This image is the cover for the book Skin That We Speak

Skin That We Speak

“Lucid, accessible” research on classroom language bias for educators and “parents concerned about questions of power and control in public schools” (Publishers Weekly).

In this collection of twelve essays, MacArthur Fellow Lisa Delpit and Kent State University Associate Professor Joanne Kilgour Dowdy take a critical look at the issues of language and dialect in the education system. The Skin That We Speak moves beyond the highly charged war of idioms to present teachers and parents with a thoughtful exploration of the varieties of English spoken today.

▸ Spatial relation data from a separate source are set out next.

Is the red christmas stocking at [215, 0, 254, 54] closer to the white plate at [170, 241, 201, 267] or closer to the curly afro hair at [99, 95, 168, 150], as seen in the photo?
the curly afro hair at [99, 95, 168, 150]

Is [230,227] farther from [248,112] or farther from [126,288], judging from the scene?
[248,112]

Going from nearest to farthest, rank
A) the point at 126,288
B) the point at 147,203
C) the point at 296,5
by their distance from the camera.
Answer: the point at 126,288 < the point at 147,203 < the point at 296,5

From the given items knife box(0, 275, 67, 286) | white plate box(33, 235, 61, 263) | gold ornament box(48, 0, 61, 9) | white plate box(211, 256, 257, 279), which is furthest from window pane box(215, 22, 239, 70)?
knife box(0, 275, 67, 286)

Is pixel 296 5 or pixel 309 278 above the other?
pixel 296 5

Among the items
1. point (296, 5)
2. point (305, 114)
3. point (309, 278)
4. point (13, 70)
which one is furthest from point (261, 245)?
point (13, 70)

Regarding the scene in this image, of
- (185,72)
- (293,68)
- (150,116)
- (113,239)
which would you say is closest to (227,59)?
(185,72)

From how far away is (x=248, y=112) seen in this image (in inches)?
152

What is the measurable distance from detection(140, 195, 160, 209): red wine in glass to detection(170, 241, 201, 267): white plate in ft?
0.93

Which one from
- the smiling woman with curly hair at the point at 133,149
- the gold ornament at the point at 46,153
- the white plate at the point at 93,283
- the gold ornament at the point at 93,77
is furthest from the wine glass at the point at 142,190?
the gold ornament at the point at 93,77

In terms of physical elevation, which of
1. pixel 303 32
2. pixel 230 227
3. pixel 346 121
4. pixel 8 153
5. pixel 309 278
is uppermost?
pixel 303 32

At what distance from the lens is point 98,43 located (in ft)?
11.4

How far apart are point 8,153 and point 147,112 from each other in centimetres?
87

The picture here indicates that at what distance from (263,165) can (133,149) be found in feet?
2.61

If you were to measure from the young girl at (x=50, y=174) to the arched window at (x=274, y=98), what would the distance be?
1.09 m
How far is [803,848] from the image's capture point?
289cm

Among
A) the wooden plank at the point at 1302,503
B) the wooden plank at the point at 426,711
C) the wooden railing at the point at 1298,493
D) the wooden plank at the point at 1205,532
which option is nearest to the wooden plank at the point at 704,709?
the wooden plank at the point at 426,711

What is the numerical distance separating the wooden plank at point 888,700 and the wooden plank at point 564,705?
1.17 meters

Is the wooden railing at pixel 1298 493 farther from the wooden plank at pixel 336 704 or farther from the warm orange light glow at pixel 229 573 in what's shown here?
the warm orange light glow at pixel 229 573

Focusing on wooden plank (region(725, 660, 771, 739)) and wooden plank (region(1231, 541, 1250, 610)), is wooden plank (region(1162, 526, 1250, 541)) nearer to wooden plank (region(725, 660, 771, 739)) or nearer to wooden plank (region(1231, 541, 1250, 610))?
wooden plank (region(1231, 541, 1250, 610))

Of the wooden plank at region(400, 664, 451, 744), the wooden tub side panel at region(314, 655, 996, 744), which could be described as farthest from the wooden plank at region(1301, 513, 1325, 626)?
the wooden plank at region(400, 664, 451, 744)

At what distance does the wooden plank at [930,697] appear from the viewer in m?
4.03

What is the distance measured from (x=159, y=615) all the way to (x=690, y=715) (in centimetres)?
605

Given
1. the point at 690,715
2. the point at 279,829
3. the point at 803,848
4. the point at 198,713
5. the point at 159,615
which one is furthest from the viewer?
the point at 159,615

At a time when children who don’t speak formal English are written off in our schools, and when the class- and race-biased language used to describe those children determines their fate, The Skin That We Speak offers a cutting-edge look at this all-important aspect of education. Including groundbreaking work by Herbert Kohl, Gloria J. Ladson-Billings, and Victoria Purcell-Gates, as well as classic texts by Geneva Smitherman and Asa Hilliard, this volume of writing is what Black Issues Book Review calls “an essential text.”

“The book is aimed at helping educators learn to make use of cultural differences apparent in language to educate children, but its content guarantees broader appeal.” —Booklist

“An honest, much-needed look at one of the most crucial issues in education today.” —Jackson Advocate

Lisa Delpit, Joanne Kilgour Dowdy

MacArthur Fellow Lisa Delpit received the award for Outstanding Contribtuion to Education in 1993 from the Harvard Graduate School of Education. She currently holds the Benjamin E. Mays Chair of Urban Education Leadership at Georgia State University in Atlanta, Georgia. Joanne Kilgour Dowdy is the Assistant Director at the Center for the Study of Adult Literacy and assistant professor at Georgia State University.